Politically Incorrect - Die etwas andere Sicht der Dinge

  1. 02

    Limited:

    Uff, endlich habe ich mich durch diesen Berg an Beiträgen gegraben.

    Dann ziehe ich mal mein persänliches Fazit.

    1) Metakritik
    Mit Personen, die über eine in sich geschlossene Ideologie verfügen, ist eine Diskussion nicht möglich.

    Egal ob es sich um eine islamistische, rechtsextremistische oder islamophobe Ideologie handelt.
    Die Träger dieser ideologie sind so verseucht, dass Gegenargument quasi abprallen, sie aber in der Lage sind die Plattform zu besetzen und für ihre immer gleichen Propagandablöckchen als Bühne zu benutzen.

    Diskussion unmöglich.

    Von daher geht es auch über weite Strecken schon lange nicht mehr um PI und die “sonderbare” Form des Agitprop, die dort gepflegt wird, sondern um vermeintliche oder schlicht erdachte Fehlerhaftigkeit “der Muslime”.

    2) Einzelkritik
    Spare ich mir daher

    02.06.2007 um 12:54
  2. 01

    Limited:

    Zitat: “Die Muslime stellen JETZT schon 10% aller neugeborenen Kinder in Deutschland, bei einem Bevölkerungsanteil von ca 5%. 2030 werden sie dann schon 20% aller Kinder stellen. Usw usf.”

    Und das als Begründung für eine Kolonialisierung Deutschlands? Meine Fresse, wenn man schon keine Ahnung von Demografie hat, sollte man doch wenigstens rechnen können.

    @ 210

    Und was ist die kausale Erklärung für diese Zahlen?

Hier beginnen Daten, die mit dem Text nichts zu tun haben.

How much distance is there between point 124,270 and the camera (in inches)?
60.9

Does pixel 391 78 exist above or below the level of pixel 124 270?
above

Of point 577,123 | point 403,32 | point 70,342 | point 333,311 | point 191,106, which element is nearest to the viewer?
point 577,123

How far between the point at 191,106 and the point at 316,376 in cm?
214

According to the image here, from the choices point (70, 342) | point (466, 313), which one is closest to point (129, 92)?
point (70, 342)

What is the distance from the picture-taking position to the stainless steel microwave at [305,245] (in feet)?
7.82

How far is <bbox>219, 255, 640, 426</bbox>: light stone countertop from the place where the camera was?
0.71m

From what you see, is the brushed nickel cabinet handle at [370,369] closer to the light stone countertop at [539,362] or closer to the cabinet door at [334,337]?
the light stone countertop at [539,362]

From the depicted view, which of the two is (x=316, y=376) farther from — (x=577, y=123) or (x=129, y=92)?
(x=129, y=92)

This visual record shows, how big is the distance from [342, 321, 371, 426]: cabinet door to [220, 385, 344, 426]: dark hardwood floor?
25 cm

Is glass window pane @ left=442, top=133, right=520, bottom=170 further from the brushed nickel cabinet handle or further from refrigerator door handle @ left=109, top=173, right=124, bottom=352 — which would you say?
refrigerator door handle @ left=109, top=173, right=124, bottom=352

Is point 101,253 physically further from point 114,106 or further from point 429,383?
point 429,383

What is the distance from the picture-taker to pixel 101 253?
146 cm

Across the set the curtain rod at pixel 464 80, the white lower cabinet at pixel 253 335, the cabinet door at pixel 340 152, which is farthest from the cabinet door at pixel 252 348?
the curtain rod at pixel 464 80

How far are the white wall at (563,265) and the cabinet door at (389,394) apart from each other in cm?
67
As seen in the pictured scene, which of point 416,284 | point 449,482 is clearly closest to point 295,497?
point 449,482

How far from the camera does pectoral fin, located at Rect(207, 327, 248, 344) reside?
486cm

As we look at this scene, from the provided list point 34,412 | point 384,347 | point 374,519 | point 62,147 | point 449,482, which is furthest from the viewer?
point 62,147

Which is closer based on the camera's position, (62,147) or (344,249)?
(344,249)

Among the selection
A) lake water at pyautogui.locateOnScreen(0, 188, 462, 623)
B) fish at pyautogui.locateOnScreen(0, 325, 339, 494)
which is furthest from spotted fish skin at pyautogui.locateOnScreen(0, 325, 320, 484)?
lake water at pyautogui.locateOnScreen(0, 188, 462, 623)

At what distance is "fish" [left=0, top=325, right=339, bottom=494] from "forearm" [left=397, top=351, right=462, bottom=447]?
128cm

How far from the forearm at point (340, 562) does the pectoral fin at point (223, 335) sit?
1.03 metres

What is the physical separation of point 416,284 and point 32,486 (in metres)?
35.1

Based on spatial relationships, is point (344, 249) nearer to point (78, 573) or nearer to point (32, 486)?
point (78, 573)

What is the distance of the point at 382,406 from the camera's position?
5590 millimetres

    Eine sachliche Übersicht, sollte auch darauf hinweisen, dass die Chance für einen deutschen Hauptschüler auf einen Ausbildungsplatz etwa drei mal so hoch ist, wie für einen mit türkischem Hintergrund - bei gleichen Noten.

    Oder das es eine signifikante Benachteiligung von Kindern mit Migrationshintergrund bei der Empfehlung zum Besuch einer weiterführenden Schule gibt. Usw, usw.

    Stoertebecker.net halte ich auch nicht unbedingt für eine “seriöse” Quelle - um es einmal nett auszudrücken.